Jean-Pierre Salgas
bespricht Kora Vérons große
Biografie über einen Klassiker des Postkolonialismus und Miterfinder der Idee der "Négritude": "
Aimé Césaire - Configurations". Dabei stellt er auch das inzwischen berühmte
Holocaust-Zitat Césaires in den Kontext, das hier mal in aller Ausführlichkeit wiedergegeben wird. Es ist ein Urdokument jener Opferkonkurrenz, die spätere Diskurse über den Holocaust vergiftet - Césaire behauptet, der Holocaust würde nur als besonders schlimmes Verbrechen wahrgenommen, weil er ein Verbrechen
von Weißen an Weißen sei. Weniger bekannt ist in der deutschen Debatte, dass Césaire damit quasi die
offizielle Position der Kommunistischen Partei vertrat, deren Abgeordneter er war. Ganz liest sich das Zitat über den Nationalsozialismus so: "Ja, es würde sich lohnen, das Vorgehen Hitlers und des Hitlerismus präzise im Detail zu studieren und dem sehr vornehmen, sehr humanistischen, sehr christlichen Bourgeois des 20. Jahrhunderts zu offenbaren, dass er
einen Hitler in sich trägt, von dem er nichts weiß, dass Hitler in ihm wohnt, dass Hitler sein Dämon ist, dass es
nur unlogisch ist, wenn er ihn schmäht, und dass, was er Hitler nicht verzeiht, nicht das Verbrechen an sich ist, das Verbrechen gegen den Menschen, die Erniedrigung des Menschen an sich, sondern dass dieses Verbrechen gegen den
weißen Mann verübt wurde, dass der weiße Mann erniedrigt wurde, und dass er auf Europa die
kolonialistischen Verfahren angewandt hat, die bisher nur auf die Araber in Algerien, die Kulis in Indien und die Neger in Afrika angewandt wurden." Dieses Zitat, so Salgas, stand in einer Broschüre, für die der KP-Grande
Jacques Duclos das Vorwort schrieb. Erst 1956 wandte sich Césaire, wie so viele, vom Stalinismus ab.

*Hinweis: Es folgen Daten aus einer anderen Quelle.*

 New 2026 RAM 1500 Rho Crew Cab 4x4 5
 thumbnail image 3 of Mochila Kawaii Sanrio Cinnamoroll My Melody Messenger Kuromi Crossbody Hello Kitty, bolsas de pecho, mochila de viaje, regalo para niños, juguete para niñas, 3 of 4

Frankreich gedachte am Wochenende des
17. Oktober 1961. An diesem Datum hat die Pariser Polizei ein Massaker an
demonstrierenden Algeriern angerichtet. Polizeichef war der schon in der Vichy-Zeit berüchtigte Kollaborateur
Maurice Papon. Pierre Benetti und Pierre Tenne
unterhalten sich mit
Jim House, Autor eines neu aufgelegten Buchs zu diesen Geschehnissen. Auch in Algerien wurde des Massakers erst spät gedacht, weil die französische Sektion des FLN, die die niedergeschlagene Demo an diesem Tag organisiert hatte, nach der Unabhängigkeit internen Purifizierungen zum Opfer fiel: "Es ist wichtig zu verstehen, dass sich die ehemaligen Akteure der Französischen Föderation des FLN in der algerischen Gesellschaft
marginalisiert und ausgeschlossen fühlen. Zugleich kehrten viele Algerier nach der Unabhängigkeit zurück, blieben in Frankreich oder wechselten hin und her. Heute gilt der 17. Oktober 1961 in den Medien als eines der Schlüsseldaten des Krieges; dieser Status wurde jedoch erst spät erlangt und geht auf die politischen Debatten in Frankreich zwischen 1980 und 2000 zurück. Der Stellenwert der algerischen Einwanderung im Kampf um die Unabhängigkeit wurde allmählich besser anerkannt, und damit auch der 17. Oktober 1961."